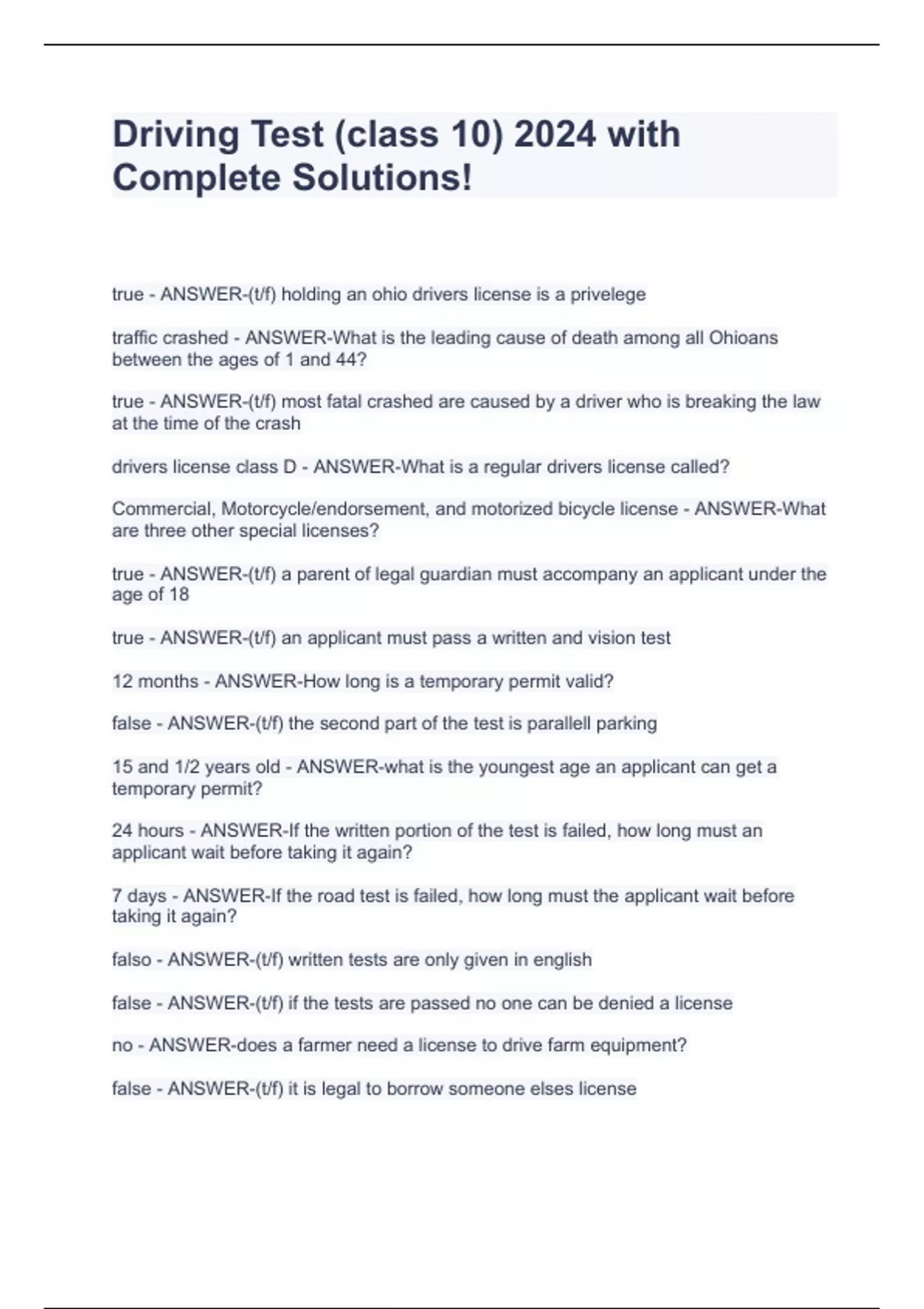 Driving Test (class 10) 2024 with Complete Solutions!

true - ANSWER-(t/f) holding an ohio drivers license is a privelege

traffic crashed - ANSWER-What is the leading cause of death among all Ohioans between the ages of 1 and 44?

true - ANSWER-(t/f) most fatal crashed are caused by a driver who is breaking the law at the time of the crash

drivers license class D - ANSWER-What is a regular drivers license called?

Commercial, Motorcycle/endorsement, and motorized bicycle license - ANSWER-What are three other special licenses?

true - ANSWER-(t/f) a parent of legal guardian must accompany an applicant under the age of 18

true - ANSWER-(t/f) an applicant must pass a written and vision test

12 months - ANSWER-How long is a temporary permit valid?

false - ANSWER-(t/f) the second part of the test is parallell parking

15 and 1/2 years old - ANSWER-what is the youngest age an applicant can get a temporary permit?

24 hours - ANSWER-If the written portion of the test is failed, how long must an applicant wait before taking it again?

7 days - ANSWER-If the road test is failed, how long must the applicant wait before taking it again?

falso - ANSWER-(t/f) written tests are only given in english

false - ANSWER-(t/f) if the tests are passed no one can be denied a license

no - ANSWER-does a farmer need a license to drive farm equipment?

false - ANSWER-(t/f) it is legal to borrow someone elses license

# Task item:
Within the listing above, tally the lines holding the word "wait". Give the tally only.

# Written reply:
2